TEXT PROVIDED:

Conclusion. Chronotopes of Re-presentation

When I embarked on this journey though Griko I was often told that there was no point in learning a language that only the elderly used and mastered—‘a language of the past.’ Indeed, I was often confronted with what seemed at the time a rather resigned attitude. It is not surprising that, having long dealt with the chronicle of Griko’s death foretold, locals have internalized the scholarly predicament of Griko as a ‘dying language.’ This ethnography has confirmed that Reversing Language Shift (à la Fishman 1991)—reintroducing Griko as a language of daily communication—is not a project locals have faith in; more to the point, it is not what they now expect or strive for, and this is probably the least contested aspect of this story. One could interpret this resigned attitude as inevitable in the face of a reality that includes only a limited pool of speakers and of people engaged with or learning the language. In this book I have shown, however, how this eternal precarity of Griko—whether perceived or real—has also fueled the moral imperative to preserve it, leading some locals to strive to keep Griko ‘alive,’ as it were. Or rather, I have shown the multiple ways in which these locals live with Griko, highlighting the activities they promote, the cultural rules they follow, and the ideological references they evoke. By debating, performing, singing, and composing in—or translating into—Griko, they express their multiple understandings, feelings, and ideas about the role of this language in both the past and the future.

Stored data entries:
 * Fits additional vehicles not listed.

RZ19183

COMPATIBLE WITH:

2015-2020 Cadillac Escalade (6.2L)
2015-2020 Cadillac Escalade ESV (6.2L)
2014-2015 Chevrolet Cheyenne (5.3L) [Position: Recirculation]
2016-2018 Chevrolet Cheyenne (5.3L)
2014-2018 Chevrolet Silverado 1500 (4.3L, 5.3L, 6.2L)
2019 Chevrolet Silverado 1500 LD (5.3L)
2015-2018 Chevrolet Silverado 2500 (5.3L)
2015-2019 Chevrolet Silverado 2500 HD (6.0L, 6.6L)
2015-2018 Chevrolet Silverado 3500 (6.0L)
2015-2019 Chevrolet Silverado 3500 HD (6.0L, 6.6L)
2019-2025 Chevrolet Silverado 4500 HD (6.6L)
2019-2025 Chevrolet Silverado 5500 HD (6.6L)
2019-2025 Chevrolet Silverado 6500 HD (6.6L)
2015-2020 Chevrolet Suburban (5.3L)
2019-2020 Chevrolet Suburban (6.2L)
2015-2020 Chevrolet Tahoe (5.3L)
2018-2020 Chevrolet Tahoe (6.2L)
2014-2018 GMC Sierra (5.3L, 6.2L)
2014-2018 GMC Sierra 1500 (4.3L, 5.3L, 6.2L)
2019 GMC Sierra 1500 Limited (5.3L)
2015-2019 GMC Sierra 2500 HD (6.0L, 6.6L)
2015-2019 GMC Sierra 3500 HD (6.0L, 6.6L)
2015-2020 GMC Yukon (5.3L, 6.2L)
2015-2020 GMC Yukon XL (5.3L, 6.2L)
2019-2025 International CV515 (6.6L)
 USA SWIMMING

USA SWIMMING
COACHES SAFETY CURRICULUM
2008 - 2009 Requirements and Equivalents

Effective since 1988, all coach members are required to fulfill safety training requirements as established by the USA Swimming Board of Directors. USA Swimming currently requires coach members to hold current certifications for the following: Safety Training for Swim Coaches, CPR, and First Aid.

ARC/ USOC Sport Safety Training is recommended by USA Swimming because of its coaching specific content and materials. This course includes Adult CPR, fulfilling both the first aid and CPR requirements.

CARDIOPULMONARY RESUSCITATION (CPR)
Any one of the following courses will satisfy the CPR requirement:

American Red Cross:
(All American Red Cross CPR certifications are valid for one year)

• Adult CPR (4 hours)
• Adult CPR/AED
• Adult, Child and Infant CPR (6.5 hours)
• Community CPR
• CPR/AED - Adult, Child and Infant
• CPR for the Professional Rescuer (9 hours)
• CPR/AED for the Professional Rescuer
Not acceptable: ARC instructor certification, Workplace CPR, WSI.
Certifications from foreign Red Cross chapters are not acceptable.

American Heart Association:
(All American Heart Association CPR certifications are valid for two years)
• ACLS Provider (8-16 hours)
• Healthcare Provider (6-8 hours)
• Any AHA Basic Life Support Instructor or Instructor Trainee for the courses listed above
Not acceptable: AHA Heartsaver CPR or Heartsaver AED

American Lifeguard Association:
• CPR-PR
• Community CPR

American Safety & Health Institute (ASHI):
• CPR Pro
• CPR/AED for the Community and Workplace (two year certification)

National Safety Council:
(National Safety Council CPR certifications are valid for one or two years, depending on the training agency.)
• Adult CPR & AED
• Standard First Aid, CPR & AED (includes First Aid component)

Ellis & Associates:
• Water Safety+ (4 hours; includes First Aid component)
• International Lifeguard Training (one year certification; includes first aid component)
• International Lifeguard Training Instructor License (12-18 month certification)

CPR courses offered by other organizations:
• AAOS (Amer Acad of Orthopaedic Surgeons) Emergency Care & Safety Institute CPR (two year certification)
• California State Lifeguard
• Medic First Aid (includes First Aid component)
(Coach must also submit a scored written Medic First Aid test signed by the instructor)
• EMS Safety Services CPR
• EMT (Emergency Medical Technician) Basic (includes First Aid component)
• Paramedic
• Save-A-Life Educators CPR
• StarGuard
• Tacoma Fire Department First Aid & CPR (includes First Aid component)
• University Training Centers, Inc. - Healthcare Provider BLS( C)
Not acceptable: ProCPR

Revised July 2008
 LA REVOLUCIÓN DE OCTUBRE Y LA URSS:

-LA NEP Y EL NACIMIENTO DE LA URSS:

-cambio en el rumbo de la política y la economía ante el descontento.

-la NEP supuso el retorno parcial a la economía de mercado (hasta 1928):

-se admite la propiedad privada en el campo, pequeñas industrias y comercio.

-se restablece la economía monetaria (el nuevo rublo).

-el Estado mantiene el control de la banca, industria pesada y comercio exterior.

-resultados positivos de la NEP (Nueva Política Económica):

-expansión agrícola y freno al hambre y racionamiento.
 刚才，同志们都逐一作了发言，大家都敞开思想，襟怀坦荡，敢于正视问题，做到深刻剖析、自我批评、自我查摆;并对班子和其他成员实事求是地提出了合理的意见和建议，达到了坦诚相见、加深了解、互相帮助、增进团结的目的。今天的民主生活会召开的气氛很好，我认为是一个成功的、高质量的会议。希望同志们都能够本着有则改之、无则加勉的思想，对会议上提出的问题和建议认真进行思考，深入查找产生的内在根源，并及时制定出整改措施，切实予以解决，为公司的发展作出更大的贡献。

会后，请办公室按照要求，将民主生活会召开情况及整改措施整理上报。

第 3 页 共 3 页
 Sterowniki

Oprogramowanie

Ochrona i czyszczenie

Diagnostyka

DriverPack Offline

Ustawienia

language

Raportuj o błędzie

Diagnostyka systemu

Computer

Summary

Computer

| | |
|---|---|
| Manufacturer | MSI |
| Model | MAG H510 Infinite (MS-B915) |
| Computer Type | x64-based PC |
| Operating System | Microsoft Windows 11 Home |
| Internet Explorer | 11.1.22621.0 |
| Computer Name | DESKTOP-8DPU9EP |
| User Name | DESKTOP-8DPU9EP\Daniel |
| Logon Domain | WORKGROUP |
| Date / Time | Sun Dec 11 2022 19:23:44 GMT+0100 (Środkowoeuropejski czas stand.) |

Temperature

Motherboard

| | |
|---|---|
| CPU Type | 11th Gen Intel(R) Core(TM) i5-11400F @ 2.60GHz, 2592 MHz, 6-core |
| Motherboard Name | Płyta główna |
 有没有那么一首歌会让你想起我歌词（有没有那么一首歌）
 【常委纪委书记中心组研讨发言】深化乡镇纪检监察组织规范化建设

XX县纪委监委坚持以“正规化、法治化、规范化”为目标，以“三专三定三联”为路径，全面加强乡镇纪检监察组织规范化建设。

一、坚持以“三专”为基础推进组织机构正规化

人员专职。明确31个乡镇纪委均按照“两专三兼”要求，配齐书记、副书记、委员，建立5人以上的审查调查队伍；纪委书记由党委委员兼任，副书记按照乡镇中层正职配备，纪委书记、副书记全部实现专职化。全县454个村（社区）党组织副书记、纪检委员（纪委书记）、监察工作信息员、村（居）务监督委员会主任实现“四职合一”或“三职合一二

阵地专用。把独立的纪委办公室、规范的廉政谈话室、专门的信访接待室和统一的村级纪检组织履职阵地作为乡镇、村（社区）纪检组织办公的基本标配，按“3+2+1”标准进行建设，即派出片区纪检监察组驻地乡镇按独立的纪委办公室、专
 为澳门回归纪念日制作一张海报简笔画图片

WORK ORDER 1: Translate this sentence from the conclusion on Griko into Spanish: "Indeed, I was often confronted with what seemed at the time a rather resigned attitude."
WORK ORDER 2: According to the conclusion on Griko, what project do locals not have faith in?

TASK SOLUTION 1: De hecho, a menudo me encontré con lo que en aquel momento parecía una actitud bastante resignada.

TASK SOLUTION 2: Reversing Language Shift, meaning reintroducing Griko as a language of daily communication.